[Document extract]

========================================

The most ancient human beings lived with no evil desires, without guilt or crime, and, therefore, without penalties or compulsions. Nor was there any need of rewards, since by the prompting of their own nature they followed righteous ways. ~Tacitus, 1st century AD
In [the Logos] was life; and the life was the light of men. And the light in darkness shined; and the darkness comprehended it not. ~John 1-4:5
Imagine being born in a concentration camp — imagine this is the only life you ever knew. It would still be life. You’d have good days and bad days. Death will never be too far away, and you would suffer a lot — but there is that in our real lives as well. And even in a concentration camp there will be fleeting moments of happiness — fleeting, as they happen in our real lives.

========================================

[Recorded information]
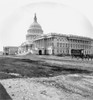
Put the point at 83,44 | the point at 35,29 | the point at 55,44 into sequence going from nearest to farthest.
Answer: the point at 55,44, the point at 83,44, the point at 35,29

========================================

[Exercises]
A: Answer from the quotations text:
(i) According to the Tacitus quotation, why was there no need of rewards for the most ancient human beings?
(ii) In the quotation about the Logos, what did the darkness fail to do?
(iii) In the final passage, what does it say will occur even in a concentration camp?
B: Transcribe the quotations text, starting at "The most ancient" and ending at "our real lives.".
C: Carry on the passage about imagining a life born in a concentration camp, picking up after its final sentence.
The material that comes after the quotations stands apart from them.

[Answers below]
A:
(i) By the prompting of their own nature they followed righteous ways.
(ii) The darkness did not comprehend the light.
(iii) Fleeting moments of happiness.

B:
The most ancient human beings lived with no evil desires, without guilt or crime, and, therefore, without penalties or compulsions. Nor was there any need of rewards, since by the prompting of their own nature they followed righteous ways. ~Tacitus, 1st century AD
In [the Logos] was life; and the life was the light of men. And the light in darkness shined; and the darkness comprehended it not. ~John 1-4:5
Imagine being born in a concentration camp — imagine this is the only life you ever knew. It would still be life. You’d have good days and bad days. Death will never be too far away, and you would suffer a lot — but there is that in our real lives as well. And even in a concentration camp there will be fleeting moments of happiness — fleeting, as they happen in our real lives.

C:
One evening, when we were already resting on the floor of our hut, dead tired, soup bowls in hand, a fellow prisoner rushed in and asked us to run out to the assembly grounds and see the wonderful sunset. Standing outside we saw sinister clouds glowing in the west and the whole sky alive with clouds of ever-changing shapes and colors, from steel blue to blood red. The desolate grey mud huts provided a sharp contrast, while the puddles on the muddy ground reflected the glowing sky. Then, after minutes of moving silence, one prisoner said to another, "How beautiful the world could be...”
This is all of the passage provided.